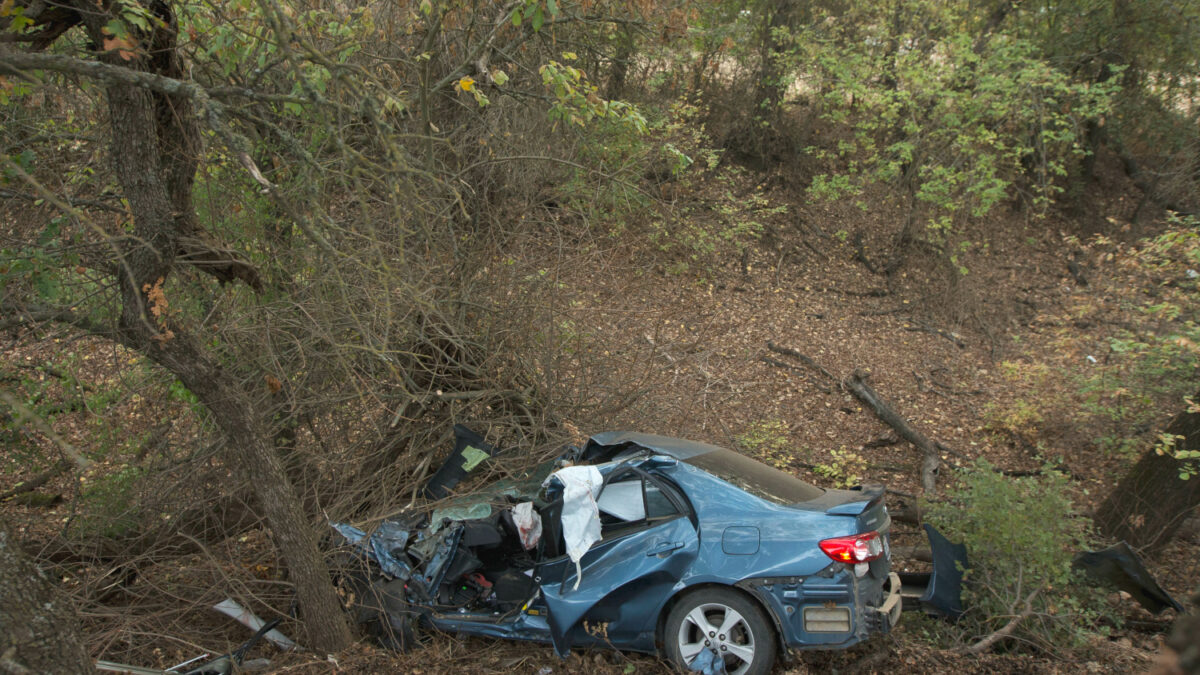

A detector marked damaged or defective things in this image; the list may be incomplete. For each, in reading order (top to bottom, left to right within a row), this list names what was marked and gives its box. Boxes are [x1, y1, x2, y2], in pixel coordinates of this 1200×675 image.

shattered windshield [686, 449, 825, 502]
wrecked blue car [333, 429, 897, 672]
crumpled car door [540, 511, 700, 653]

...

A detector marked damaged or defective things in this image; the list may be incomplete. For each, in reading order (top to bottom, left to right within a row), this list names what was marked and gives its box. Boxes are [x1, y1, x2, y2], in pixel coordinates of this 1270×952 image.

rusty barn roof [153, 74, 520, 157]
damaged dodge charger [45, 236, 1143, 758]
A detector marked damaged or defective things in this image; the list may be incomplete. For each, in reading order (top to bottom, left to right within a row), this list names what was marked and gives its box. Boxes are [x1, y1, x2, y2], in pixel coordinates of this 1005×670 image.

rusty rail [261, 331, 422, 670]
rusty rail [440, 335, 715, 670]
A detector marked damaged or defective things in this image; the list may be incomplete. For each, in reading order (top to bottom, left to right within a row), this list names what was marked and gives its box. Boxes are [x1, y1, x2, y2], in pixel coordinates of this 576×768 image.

Problem
Can you put the data from the line containing "this 1005×670 image." up to and including the line containing "rusty rail [440, 335, 715, 670]" into a JSON list of strings, one string per line, with blank lines left out?

Result of this exercise
[
  "A detector marked damaged or defective things in this image; the list may be incomplete. For each, in reading order (top to bottom, left to right within a row), this list names what was marked and gives its box. Boxes are [x1, y1, x2, y2], in pixel coordinates of this 1005×670 image.",
  "rusty rail [261, 331, 422, 670]",
  "rusty rail [440, 335, 715, 670]"
]